Solitude oui mais l'envahissement est aussi une chose difficile. D'écueils en écueils, de trop à pas assez, trop de présences pas assez de présences mais quelles présences les présences vides les présences qui nous renvoient à notre vide à notre solitude qui ne nous réfléchissent en rien, qui ne renvoient que leur détresse propre et puis des présences qui accueillent et qui réfléchissent qui renvoient vers nous quelque chose des rencontres parfois éphémères ou durables…
que les mots tentent d'atteindre
que vos mots atteignent et l'importance d'être là de continuer à être là de ne pas s'enfermer surtout surtout cela ne pas s'enfermer par dépit ou désespoir toujours croire qu'il suffit d'un regard d'une entente (deux sens) d'une écoute. Que donc mots sont bouteilles à la mer mais trouvent souvent trouvent un chemin vers autrui. Que c'est résister que continuer, résister à la mort en nous, résister à la mort dans notre société si omniprésente à la puissance de destruction de cela qui fait l'humanité capacité de pleurer de crier vous le savez vous le dites vous le criez capacité de ne pas se résigner capacité de continuer ENVERS et contre tout.
Donc c'est important de ne pas s'arrêter de tenter d'ouvrir de nouveaux canaux et d'y déposer des petits bateaux en papier vous le faîtes vous trouvez peut-être sans le savoir comme tout écrivain pour ses lecteurs de nouveaux lecteurs vous TOUCHEZ de nouvelles consciences. Donc il faut aller en avant en avant des autres avec ces convictions qui sont les vôtres ces vues qui sont sans doute en avance ou en marge ce qui fait qu'elles sont mal ou pas reçues.
Les mots [de votre site-anthologie la poésie doit quitter la beauté] je ne vous l'ai pas encore dit troublent appellent éveillent suscitent une envie de répondre. Je n'ai pas encore trouvé le mode public ou privé mais ils se donnent à lire d'une façon privilégiée, peu à peu, peu par peu et on peut les entendre, ils trouvent là une force d'expression, ils crient, se disent, murmurent ces poèmes comme vous voulez qu'ils le fassent. Et ils rencontrent j'en suis intimement convaincue le murmure, le cri, le dire murés de l'autre, de celui qui passe là. Et cela c'est fondamental, Alain. C'est une sorte de nécessité. Il faut le faire.

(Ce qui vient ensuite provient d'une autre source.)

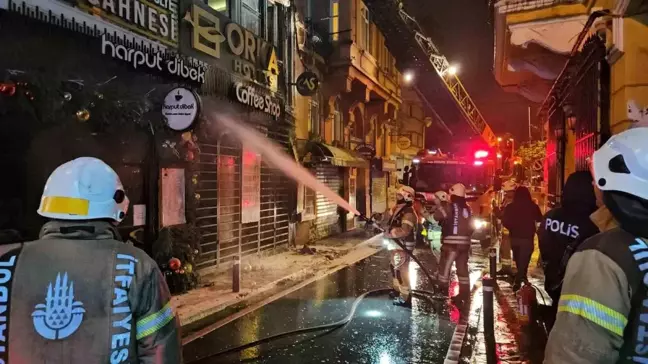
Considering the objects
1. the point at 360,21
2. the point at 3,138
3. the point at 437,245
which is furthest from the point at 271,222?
the point at 360,21

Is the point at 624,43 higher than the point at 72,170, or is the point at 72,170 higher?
the point at 624,43

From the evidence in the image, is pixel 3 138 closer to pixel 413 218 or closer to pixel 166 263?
pixel 166 263

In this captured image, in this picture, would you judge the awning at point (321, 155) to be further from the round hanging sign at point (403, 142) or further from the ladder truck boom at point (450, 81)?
the round hanging sign at point (403, 142)

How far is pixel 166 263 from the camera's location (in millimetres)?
8766

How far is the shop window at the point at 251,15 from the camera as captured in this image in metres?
13.2

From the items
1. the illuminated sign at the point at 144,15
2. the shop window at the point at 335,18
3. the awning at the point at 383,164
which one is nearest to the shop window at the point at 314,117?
the shop window at the point at 335,18

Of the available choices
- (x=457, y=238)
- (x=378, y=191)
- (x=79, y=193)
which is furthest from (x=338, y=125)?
(x=79, y=193)

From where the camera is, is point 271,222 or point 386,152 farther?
point 386,152

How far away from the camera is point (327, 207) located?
18.2 m

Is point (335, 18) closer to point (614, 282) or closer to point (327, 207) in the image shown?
point (327, 207)

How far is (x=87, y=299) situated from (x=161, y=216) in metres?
7.46

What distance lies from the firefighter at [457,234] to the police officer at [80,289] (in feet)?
22.0

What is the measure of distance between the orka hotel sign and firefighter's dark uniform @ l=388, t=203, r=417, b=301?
6.33m

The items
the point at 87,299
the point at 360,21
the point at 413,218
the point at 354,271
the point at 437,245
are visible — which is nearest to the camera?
the point at 87,299
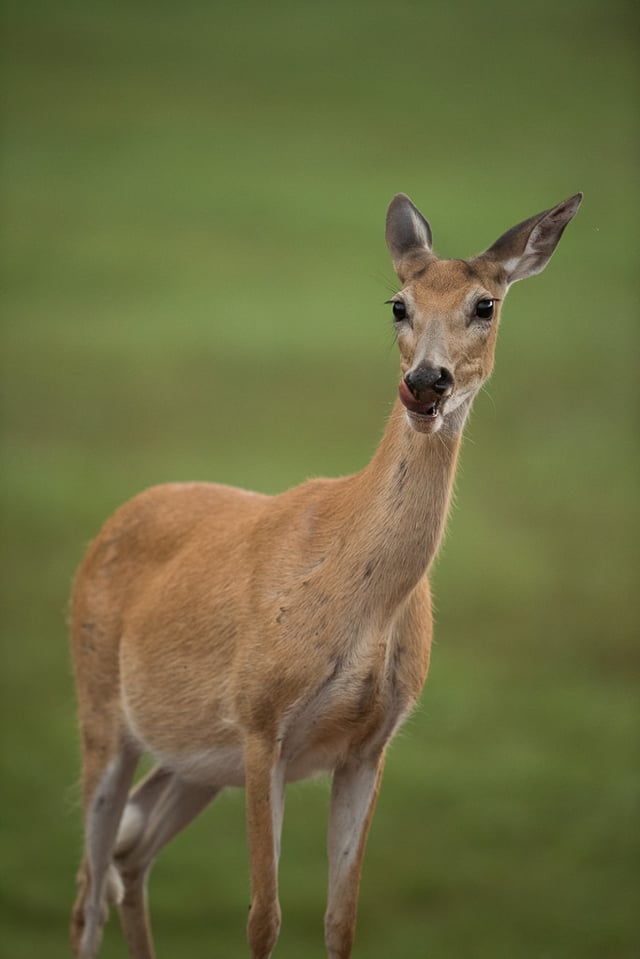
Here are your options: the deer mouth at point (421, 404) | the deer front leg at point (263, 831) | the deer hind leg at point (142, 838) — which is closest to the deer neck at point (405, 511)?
the deer mouth at point (421, 404)

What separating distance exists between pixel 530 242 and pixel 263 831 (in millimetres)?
2194

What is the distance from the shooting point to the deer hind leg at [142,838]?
6.84 meters

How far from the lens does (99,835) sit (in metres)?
6.47

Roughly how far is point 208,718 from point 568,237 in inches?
515

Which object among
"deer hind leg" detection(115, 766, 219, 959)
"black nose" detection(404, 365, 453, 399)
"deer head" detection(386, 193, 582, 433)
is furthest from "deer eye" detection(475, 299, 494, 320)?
"deer hind leg" detection(115, 766, 219, 959)

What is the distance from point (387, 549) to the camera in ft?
17.3

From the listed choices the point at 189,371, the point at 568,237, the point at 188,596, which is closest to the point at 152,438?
the point at 189,371

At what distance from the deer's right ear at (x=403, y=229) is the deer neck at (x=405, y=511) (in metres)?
0.57

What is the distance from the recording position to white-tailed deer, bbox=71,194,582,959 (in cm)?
518

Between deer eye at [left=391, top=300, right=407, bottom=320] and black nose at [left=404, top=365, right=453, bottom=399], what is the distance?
1.14 feet

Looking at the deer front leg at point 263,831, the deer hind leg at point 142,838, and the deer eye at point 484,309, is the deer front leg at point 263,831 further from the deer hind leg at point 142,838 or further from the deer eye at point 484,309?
the deer eye at point 484,309

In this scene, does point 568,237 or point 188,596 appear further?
point 568,237

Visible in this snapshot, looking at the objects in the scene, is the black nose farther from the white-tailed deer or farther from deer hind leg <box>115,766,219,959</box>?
deer hind leg <box>115,766,219,959</box>

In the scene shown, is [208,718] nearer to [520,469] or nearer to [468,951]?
[468,951]
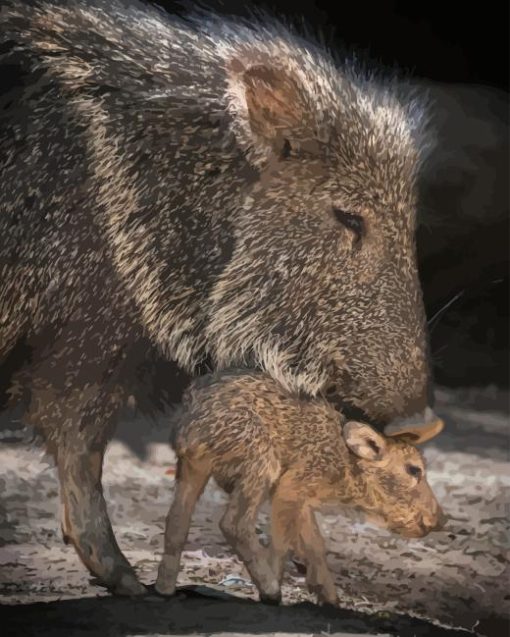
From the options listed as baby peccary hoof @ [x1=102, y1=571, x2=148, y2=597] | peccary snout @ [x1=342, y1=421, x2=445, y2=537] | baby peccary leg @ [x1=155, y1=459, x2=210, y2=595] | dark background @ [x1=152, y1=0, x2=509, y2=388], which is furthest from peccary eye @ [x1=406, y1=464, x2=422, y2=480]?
baby peccary hoof @ [x1=102, y1=571, x2=148, y2=597]

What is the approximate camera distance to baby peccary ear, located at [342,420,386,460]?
165 centimetres

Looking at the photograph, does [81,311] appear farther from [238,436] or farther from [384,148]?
[384,148]

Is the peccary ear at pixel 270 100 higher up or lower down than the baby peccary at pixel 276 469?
higher up

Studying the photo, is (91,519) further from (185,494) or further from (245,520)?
(245,520)

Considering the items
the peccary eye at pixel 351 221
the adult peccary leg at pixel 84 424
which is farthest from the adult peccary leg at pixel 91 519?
the peccary eye at pixel 351 221

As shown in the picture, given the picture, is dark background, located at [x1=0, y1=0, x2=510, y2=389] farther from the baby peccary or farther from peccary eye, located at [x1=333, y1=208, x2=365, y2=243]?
the baby peccary

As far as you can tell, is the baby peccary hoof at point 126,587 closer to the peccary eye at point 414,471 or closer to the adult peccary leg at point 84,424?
the adult peccary leg at point 84,424

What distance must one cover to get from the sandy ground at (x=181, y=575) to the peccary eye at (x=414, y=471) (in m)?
0.03

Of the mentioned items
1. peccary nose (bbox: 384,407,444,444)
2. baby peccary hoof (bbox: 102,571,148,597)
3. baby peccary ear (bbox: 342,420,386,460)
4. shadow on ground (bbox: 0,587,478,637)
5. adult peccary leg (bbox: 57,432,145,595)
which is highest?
peccary nose (bbox: 384,407,444,444)

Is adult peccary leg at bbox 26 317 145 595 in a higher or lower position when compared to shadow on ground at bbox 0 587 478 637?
higher

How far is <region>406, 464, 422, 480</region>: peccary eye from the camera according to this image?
5.49 ft

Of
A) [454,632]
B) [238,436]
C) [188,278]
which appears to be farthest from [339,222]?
[454,632]

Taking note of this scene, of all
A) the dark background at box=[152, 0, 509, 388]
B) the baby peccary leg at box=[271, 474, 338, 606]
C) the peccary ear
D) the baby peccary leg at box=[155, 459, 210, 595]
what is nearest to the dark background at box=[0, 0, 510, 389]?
the dark background at box=[152, 0, 509, 388]

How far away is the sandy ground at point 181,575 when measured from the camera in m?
1.62
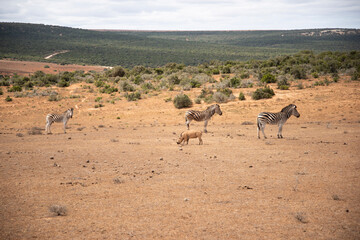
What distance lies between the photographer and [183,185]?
9305 millimetres

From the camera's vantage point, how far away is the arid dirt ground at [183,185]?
6.58m

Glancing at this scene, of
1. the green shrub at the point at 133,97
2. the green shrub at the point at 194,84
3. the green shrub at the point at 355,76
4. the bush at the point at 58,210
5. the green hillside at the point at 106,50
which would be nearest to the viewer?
the bush at the point at 58,210

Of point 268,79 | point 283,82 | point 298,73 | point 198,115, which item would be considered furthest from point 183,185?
point 298,73

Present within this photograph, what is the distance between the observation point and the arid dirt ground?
6.58 m

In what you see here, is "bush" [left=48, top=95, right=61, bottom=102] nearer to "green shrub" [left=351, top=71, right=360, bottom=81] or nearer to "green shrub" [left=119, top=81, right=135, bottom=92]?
"green shrub" [left=119, top=81, right=135, bottom=92]

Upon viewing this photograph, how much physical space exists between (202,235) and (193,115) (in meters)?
12.9

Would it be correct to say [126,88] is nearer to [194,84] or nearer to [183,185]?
[194,84]

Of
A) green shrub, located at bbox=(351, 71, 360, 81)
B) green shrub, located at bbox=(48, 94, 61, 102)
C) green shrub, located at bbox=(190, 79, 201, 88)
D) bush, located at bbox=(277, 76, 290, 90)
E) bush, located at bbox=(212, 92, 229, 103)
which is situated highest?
green shrub, located at bbox=(351, 71, 360, 81)

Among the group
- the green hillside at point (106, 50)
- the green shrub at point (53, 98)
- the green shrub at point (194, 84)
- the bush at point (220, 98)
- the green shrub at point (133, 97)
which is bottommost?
the green shrub at point (53, 98)

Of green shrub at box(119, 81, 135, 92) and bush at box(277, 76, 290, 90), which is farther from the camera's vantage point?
green shrub at box(119, 81, 135, 92)

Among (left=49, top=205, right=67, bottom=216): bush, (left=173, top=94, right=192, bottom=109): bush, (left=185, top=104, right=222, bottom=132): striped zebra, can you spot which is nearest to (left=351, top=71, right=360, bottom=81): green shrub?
(left=173, top=94, right=192, bottom=109): bush

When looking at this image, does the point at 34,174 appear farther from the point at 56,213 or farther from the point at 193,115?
the point at 193,115

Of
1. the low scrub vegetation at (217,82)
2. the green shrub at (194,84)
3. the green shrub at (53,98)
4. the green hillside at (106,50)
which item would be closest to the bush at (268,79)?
the low scrub vegetation at (217,82)

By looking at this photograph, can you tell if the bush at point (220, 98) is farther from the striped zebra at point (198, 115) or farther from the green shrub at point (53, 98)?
the green shrub at point (53, 98)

J'ai rencontré aujourd'hui l'écrivain québécoise Denise Desautels et auparavant j'avais lu d'elle un abécédaire qui construit un portrait par facettes très impressionnant, celui d'une femme qui [...] est placée sous le signe de la mort, de la mélancolie et de la mère. Quelque part elle dit cela qui m'a beaucoup impressionnée et qui répond en partie à ce que vous dîtes dans ce courrier quand vous parlez des autres, de leur étrange présence il me semble, de leur capacité à rester à la surface et donc de ne pas souffrir (mais en êtes vous sûr ? Quid de ce qui ronge insidieusement à l'intérieur comme termites une charpente et qui les laisse à bout de souffle alors que leur temps est loin d'être écoulé ?)
"JE NE SUIS ÉVIDENTE QUE POUR MOI MÊME" : j'aime cette phrase, elle m'éclaire beaucoup
et encore celle là "le corps porte une blessure insensée — l'enfance — et la perpétue. Il rejoue son deuils à chaque silence, va et vient dans un désert monumental". Ce silence, ces silences, du monde, de la société face à votre travail, de vos éditeurs, le mien trop souvent, celui de ceux et celles qui sont proches vous renvoient à votre deuil inguérissable qui va au delà mais englobe le/les deuils réels. Denise Desautels à mon sens partage quelque chose de votre expérience.